At rest, water associated with glycogen may be regarded as “specially bound water”. Glycogen when replete constitutes of approximately 2% of muscle wet weight and approximately 5–10% of liver wet weight, but far less after exercise (liver and muscle) and fasting (liver) (Jentjens and Jeukendrup 2003). As such, 6 and 15–30% additional water may exist in muscle and liver respectively (Agius et al. 1991). The fate of such water when liberated within the total body water pool remains unresolved (Cheuvront and Montain 2017; Cotter 2017). This water would likely still contribute to TBW when measured by deuterium oxide (D2O) exchange. Therefore, whether or not this water can be an osmotically inactive store is of interest when measuring and determining fluid balance (King et al. 2008). If it is not osmotically active but can be released, then it would be a true store and would add to TBW, potentially offsetting fluid losses during exercise (Maughan et al. 2007). However, if it is in fact osmotically active, then it is simply part of freely available TBW and subject to the normal osmotic equilibria (and not a store per se), which is our hypothesis. If the additional water associated with glycogen is in fact a normal determinant of ICF, it may act purely to support water movement into the ECF in situations of dehydration. The theoretical basis of this has been described by King et al. (2008), although alternative suggestions have been proposed by Maughan et al. (2007).

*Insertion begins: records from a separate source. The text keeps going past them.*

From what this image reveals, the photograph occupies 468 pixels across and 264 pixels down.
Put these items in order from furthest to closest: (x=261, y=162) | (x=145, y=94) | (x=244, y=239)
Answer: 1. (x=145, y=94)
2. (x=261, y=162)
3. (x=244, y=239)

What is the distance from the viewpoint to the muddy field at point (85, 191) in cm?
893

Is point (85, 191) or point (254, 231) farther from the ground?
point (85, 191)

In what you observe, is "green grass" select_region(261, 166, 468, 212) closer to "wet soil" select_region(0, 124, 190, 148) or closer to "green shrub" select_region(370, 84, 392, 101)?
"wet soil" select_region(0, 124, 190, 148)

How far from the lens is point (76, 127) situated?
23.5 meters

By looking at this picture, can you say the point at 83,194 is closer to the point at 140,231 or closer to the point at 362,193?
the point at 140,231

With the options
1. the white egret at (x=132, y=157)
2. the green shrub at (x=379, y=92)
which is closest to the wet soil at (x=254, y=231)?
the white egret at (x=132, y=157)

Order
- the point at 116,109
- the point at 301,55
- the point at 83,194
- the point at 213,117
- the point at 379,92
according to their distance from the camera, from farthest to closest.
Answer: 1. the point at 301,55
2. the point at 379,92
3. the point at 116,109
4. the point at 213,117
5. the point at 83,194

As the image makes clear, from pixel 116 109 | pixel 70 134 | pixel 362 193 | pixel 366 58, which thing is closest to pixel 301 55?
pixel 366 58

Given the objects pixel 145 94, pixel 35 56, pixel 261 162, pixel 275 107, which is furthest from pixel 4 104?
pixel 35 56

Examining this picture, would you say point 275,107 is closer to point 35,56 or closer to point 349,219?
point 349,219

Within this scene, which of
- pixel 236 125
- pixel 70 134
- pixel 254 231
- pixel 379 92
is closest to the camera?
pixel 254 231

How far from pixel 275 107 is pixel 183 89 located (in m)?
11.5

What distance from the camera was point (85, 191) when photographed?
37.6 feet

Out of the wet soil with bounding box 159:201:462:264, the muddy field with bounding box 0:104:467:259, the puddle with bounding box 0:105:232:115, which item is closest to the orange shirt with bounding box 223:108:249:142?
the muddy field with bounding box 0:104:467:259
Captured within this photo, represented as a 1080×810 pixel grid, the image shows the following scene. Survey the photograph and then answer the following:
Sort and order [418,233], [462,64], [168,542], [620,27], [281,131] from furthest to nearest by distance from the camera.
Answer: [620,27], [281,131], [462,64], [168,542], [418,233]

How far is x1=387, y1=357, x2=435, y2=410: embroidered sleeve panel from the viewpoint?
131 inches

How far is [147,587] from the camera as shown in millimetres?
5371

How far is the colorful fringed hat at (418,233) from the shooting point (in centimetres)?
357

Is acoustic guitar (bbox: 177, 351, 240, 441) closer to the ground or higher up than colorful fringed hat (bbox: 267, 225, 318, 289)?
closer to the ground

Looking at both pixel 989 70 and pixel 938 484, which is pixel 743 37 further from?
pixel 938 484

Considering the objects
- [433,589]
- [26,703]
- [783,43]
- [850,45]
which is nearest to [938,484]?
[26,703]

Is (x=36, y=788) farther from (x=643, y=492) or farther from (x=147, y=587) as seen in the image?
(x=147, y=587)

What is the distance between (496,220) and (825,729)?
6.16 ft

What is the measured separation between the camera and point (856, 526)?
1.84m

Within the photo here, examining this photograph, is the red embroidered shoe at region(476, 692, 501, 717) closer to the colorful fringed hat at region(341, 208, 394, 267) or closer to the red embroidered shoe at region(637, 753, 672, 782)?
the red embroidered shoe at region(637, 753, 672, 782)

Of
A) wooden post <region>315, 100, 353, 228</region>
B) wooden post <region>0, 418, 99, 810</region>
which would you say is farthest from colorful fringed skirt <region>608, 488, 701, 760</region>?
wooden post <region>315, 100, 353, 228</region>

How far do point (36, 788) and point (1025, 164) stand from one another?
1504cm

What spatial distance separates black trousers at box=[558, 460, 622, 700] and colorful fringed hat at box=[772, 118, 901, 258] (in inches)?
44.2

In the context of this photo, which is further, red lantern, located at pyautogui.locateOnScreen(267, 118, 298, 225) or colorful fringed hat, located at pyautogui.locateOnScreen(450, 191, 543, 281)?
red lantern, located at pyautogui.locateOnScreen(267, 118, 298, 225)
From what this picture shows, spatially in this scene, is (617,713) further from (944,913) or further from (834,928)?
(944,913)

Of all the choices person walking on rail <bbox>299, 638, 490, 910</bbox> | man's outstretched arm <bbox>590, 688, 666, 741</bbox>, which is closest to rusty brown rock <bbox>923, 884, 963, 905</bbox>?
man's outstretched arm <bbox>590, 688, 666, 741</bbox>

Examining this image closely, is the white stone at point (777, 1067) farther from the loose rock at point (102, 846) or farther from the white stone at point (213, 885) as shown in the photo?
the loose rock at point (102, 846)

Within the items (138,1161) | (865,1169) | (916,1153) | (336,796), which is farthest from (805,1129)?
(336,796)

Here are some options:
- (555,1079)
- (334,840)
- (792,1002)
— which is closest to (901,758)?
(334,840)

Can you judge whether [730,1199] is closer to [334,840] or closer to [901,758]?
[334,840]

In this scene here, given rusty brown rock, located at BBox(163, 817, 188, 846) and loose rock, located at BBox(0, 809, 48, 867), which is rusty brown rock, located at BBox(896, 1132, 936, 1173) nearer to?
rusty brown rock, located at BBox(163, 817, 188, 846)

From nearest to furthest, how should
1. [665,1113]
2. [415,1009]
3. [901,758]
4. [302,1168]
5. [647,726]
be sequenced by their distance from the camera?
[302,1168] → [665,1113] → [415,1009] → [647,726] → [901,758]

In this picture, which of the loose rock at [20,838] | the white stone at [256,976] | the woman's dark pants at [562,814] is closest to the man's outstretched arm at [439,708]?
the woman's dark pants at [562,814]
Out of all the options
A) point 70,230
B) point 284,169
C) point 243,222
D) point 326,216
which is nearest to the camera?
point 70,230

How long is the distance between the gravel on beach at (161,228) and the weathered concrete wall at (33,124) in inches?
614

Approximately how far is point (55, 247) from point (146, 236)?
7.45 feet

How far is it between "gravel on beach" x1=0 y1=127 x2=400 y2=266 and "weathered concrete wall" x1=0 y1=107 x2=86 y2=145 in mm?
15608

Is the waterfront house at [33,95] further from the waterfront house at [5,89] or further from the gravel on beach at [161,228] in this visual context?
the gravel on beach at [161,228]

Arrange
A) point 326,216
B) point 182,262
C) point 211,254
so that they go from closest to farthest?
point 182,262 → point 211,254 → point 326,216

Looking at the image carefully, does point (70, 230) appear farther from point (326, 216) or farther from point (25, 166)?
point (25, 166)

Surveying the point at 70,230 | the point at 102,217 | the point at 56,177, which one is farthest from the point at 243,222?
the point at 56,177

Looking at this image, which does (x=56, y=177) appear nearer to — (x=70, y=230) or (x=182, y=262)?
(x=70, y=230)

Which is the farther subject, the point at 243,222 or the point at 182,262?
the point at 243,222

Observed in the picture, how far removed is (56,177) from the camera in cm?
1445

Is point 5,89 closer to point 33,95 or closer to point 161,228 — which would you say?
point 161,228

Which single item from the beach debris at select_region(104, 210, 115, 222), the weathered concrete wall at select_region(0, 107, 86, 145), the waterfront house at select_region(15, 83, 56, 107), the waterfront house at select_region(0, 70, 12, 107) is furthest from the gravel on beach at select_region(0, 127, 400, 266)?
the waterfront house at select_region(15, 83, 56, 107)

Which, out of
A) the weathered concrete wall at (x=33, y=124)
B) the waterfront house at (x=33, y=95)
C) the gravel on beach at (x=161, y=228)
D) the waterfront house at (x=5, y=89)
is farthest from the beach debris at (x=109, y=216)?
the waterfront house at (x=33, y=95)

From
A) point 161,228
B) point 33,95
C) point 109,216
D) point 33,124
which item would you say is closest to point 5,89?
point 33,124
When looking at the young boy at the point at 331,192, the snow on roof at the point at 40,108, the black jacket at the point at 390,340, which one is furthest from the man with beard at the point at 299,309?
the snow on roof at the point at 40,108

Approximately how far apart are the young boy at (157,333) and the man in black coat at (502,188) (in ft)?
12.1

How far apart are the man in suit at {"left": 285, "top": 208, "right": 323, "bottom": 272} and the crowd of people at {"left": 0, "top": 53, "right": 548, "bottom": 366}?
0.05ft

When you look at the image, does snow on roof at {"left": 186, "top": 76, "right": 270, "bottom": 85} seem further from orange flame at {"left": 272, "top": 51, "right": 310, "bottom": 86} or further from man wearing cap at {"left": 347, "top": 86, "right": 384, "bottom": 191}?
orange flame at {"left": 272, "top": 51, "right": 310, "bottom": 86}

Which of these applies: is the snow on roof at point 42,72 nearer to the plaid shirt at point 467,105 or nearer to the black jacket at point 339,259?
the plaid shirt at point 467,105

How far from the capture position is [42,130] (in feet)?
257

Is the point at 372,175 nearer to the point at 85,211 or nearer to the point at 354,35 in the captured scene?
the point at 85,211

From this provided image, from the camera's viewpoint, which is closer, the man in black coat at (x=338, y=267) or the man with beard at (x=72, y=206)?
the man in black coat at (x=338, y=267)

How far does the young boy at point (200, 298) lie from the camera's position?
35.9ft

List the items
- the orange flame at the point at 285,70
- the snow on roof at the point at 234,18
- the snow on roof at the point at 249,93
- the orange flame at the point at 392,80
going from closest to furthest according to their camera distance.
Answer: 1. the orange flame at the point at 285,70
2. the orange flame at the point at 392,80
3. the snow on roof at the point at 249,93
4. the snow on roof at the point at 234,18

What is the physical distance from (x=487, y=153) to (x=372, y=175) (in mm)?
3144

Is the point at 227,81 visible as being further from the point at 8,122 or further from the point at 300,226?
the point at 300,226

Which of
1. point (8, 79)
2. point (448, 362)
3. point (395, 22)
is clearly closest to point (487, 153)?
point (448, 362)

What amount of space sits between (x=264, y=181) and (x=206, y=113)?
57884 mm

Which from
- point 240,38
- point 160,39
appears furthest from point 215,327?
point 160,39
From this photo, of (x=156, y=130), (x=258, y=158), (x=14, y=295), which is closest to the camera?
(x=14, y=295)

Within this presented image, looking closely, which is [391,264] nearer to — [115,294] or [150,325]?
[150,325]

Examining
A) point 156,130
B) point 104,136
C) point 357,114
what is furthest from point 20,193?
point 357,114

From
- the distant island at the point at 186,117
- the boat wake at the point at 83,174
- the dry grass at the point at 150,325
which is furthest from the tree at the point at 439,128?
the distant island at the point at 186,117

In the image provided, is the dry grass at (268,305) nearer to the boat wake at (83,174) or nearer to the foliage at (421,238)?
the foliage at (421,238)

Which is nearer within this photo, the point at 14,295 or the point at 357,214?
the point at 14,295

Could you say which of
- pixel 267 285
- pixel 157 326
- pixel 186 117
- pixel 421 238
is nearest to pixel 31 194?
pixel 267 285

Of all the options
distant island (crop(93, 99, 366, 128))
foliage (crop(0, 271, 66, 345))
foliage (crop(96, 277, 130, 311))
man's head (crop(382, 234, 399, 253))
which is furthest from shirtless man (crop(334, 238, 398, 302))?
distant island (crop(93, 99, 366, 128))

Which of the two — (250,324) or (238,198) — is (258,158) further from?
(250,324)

To test our hypothesis, an investigation was conducted in vitro with glycogen at approximately 2% by mass (i.e., muscle) and approximately 5 and 10% by mass (i.e., liver) together with 150 mmol L−1 potassium dihydrogen phosphate (KH2PO4) (as found intra-cellularly) in a fixed mass of water and osmolality measured to investigate if glycogen provides an osmotically protected space for water. If the glycogen water was not osmotically available, the osmolality of the solution would be greater than expected due to ionic parts from dissociation of KH2PO4 being unable to access the glycogen bound water. However, if all the water is osmotically active and ionic parts diffuse within the glycogen structure freely, then osmolality would be predicted by normal ionic consideration (hypothesis). Although we could not replicate the true ultra structure of the cell as would be in vivo, there is no reason to believe that the intrinsic physical and chemical behaviour of the component parts (glycogen, potassium ions and phosphate ions) of such a system would be different in vivo from in vitro, but this is a limitation of the testing of our hypothesis. Furthermore, a theoretical exercise was conducted to delineate the changes in ECF and ICF consequent to a situation, where 2 L of sweat loss occurs in scenarios of either significant glycogen-associated water or limited glycogen-associated water.

Methods

Experimental design (practical)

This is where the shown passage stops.